Zipfs law

Recently I have been reading Christian Rudders book Dataclysm, and in it he mentions a very interesting result: If you rank all the words in a text and then multiply the rank of each word by how often it occurs what you get is, approximately, a constant.

This is just another way of saying that the second most commonly used word is used only half as many times as the most common word, the third most commonly used word is used only one third as often, etc.

I want to test this theory out, but first we need some text with a lot of words (because like anything statistical the higher N we use the better our results are going to be) and, if possible, written by just one person so that we don’t end up just getting the average use of words over a group of people.

Fortunately Project Gutenberg has Saint Thomas Aquinas Summa Theologica which is both written by one person and sufficiently huge (2.8 megabyte of raw text! And that is only part one) that we should be able to get some good results from it.

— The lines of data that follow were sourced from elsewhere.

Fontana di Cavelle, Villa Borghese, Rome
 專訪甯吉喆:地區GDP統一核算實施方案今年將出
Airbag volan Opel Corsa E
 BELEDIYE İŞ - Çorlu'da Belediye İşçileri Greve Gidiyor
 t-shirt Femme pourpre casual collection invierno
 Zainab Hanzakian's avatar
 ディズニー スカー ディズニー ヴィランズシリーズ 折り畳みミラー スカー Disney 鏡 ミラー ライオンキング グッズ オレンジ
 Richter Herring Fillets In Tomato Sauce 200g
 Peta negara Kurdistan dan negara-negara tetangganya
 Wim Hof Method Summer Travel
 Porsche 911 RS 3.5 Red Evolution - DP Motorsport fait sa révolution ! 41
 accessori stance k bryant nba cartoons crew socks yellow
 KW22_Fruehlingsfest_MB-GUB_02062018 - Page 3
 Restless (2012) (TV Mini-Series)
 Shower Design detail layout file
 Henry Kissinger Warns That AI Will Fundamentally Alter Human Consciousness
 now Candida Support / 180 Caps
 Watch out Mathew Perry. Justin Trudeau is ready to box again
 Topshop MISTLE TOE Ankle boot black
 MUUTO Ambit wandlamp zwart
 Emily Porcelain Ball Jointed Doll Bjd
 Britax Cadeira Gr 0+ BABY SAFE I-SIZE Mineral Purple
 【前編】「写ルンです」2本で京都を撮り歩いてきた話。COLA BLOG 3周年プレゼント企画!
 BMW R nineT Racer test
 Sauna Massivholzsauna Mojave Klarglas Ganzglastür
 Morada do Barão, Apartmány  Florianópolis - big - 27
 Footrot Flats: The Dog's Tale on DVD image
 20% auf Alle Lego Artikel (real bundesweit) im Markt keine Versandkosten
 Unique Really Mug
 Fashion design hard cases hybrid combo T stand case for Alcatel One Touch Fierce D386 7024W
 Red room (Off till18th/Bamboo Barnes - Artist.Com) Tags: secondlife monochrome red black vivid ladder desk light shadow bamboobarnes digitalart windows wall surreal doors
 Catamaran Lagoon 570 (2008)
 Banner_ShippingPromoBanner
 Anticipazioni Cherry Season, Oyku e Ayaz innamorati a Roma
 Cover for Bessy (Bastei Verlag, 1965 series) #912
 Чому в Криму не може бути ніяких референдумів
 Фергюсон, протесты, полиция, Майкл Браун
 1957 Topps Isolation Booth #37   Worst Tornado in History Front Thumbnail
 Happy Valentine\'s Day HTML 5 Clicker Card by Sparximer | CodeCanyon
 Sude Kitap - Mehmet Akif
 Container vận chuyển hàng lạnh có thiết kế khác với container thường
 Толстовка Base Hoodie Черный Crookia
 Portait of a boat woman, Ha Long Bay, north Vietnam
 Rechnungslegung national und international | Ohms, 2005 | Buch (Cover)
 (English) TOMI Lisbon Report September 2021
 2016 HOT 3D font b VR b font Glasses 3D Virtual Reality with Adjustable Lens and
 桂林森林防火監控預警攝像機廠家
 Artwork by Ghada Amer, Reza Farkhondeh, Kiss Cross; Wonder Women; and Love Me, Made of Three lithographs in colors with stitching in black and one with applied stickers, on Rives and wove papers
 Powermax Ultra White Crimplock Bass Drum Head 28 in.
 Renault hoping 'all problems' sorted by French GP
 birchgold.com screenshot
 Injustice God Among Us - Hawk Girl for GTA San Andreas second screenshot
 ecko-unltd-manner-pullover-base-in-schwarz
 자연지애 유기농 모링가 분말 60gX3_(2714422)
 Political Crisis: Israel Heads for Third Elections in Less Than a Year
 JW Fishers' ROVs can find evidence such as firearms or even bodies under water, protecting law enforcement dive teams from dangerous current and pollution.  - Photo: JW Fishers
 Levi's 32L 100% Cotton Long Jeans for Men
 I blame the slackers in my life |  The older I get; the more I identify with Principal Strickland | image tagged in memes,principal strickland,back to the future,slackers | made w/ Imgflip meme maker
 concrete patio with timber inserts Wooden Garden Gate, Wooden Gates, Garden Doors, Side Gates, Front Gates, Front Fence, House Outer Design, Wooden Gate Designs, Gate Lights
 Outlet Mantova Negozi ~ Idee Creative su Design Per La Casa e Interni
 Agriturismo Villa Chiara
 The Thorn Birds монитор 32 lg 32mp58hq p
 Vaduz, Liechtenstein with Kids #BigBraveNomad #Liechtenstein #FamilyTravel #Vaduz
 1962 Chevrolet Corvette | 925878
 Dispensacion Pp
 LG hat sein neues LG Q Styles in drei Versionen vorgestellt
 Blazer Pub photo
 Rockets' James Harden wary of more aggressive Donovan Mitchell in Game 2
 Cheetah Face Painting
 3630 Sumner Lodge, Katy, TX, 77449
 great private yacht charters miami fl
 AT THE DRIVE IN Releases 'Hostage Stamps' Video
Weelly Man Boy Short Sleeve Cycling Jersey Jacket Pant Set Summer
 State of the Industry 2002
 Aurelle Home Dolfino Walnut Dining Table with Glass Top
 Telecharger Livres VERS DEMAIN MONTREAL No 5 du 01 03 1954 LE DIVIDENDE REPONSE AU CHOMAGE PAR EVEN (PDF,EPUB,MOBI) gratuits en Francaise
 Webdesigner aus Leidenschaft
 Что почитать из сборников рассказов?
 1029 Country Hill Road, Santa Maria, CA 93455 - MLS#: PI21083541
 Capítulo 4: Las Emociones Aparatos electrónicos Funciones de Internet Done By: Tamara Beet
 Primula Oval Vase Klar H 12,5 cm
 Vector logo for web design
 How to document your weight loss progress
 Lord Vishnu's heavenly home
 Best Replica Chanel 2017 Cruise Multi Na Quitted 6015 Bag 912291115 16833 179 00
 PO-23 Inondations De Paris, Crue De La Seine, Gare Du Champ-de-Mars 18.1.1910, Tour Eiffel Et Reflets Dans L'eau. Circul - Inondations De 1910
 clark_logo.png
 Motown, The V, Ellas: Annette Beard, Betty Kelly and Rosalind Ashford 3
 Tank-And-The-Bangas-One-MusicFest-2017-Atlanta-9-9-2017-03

Running a simple python script that I totally didn’t have to spend 2 hours writing gives these numbers as the ten most common:

  1. the 37221
  2. of 19320
  3. is 17165
  4. to 13748
  5. in 11714
  6. and 9220
  7. as 8084
  8. that 7842
  9. a 6538
  10. not 645

That seems reasonable, so lets insert the graph for Zipfs distribution:

The green line is the zipf distribution, the blue line is how often the words are used.

We expected a mostly straight line and instead we got a very ragged green line that doesn’t follow what we want – but lets try one more time with the 1000 most common words:

Argg, that is no good. Yes it starts to stabilize at around 200 words, but look at the blue line — we have reached the long tail of words were we expect the text to not be in-line with the distribution the: 200th most common word (love) is only in the text 307 times, whereas the the 10th most common word (not) is in the text 6459 times.

If we take a look at the fifty most common words we can start to see some issues:

17) Obj. 3238 (55046) 18) God 2954 (53172) 19) but 2812 (53428) 21) But 2764 (58044)

Yes, I forgot to remove the punctuation and make all the words lower case. Lets fix that (and also remove any words that are now of length zero, because they were never words in the first place):

So the new list of the twenty most common words is:

  1. the 39029
  2. of 19661
  3. is 17905
  4. to 14020
  5. in 12530
  6. and 9855
  7. that 8675
  8. as 8550
  9. it 7676
  10. a 7629
  11. not 6707
  12. but 5650
  13. by 5632
  14. be 5503
  15. god 4852
  16. are 4702
  17. for 4443
  18. which 4255
  19. from 3800
  20. things 3492

And in graph form:

The tail of what we show here is now closer to what we expect but the graph is still not close enough, so lets look at the 400 most common words:

This isn’t completely what we expected, but unlike before it doesn’t seem that much of either – there are some outliers (especially the first few words which is what we would expect since their relative rank changes the most) but the output averages around a straight line fairly well.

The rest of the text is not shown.